What are your most common SQL optimization that you used?
The two most important things in my experience are fewer joins and less queries. Other than those there's lots of DB specific stuff, COUNT(*) is relatively slow on PgSQL, subselects are dog slow on MySQL, etc.
The best optimisation I've ever had using SQL was to really understand what was needed to be done the data and REMOVE ton's of SQL from the query.
The fastest query is the query that does not have to be run.
REALLY THINK about what your doing to the data. Are you working row-by-row? (then use set based code).
Do you really need to join to all those tables?
Can two small (simple) queries do the job better and quicker than a single large query?
If you combine these two queries into a single query can it run faster?
Finally, PROFILE your queries (EXPLAIN PLAN or SQL PROFILER) and look at the "IO gets". Generally you want to reduce the number of GET's to a ratio something like 10 gets per output row.
The biggest optimizations i used recently where quite simple.
Keep as much of the business logic as close as possible to the sql server. Aka keep you business code on the same machine as the sql server. Let your business logic return as little as possible code back to the final client.
Keep your SQL query's as 'short as possible' like Frost said, use single update statements over multiple statements.
Only use transactions when you need them
Create temp tables for partial joins to speed up the joins (dont forget to index them)

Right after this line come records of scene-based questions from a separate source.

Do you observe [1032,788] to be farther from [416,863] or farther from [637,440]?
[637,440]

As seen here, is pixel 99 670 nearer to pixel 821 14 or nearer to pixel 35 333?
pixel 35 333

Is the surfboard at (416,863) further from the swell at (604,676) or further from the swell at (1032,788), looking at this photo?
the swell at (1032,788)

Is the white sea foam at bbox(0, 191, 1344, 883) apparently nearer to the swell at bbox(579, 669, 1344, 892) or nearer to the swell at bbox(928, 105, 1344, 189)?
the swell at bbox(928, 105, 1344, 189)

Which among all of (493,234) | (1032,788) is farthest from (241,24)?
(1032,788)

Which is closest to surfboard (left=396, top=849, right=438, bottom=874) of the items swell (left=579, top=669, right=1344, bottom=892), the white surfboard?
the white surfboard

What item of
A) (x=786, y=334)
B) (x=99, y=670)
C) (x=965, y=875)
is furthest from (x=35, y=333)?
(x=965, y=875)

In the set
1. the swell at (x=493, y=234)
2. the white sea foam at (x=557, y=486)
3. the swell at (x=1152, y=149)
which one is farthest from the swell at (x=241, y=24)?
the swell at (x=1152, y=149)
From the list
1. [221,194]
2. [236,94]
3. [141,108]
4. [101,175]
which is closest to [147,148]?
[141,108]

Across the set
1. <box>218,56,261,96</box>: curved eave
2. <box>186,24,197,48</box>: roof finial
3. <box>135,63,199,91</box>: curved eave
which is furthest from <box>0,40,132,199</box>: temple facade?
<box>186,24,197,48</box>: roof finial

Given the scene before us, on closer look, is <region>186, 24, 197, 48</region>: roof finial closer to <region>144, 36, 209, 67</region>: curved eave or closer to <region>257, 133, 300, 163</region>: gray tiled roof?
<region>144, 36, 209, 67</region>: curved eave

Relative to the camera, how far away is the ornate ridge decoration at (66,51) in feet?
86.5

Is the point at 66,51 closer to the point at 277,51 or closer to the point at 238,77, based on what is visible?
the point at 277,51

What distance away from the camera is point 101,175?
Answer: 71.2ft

Avoid the use of onboard functions like convertdate, stringreplace and such in your Views. If you can't make sure that the data is in a valid format use stored procedures which run reguallary to 'clean up' the data in your relevant tables.
this is nasty, but it saves the views time i.e. keeps the user happy... ^^
Index foreign keys!
Maybe this isn't a sql query syntax optimisation, but more a storage optimisation. But i see it re-occur all the time & its a pet peeve.